• EXERCISE: Word for word, the listing below should be printed again.

• RECORDED DATA:
++++++++
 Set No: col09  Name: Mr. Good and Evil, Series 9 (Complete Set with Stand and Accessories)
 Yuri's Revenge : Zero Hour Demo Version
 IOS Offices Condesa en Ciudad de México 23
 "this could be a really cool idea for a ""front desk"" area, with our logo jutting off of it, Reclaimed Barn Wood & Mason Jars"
++++++++
• TASK RESPONSE:
 Set No: col09  Name: Mr. Good and Evil, Series 9 (Complete Set with Stand and Accessories)
 Yuri's Revenge : Zero Hour Demo Version
 IOS Offices Condesa en Ciudad de México 23
 "this could be a really cool idea for a ""front desk"" area, with our logo jutting off of it, Reclaimed Barn Wood & Mason Jars"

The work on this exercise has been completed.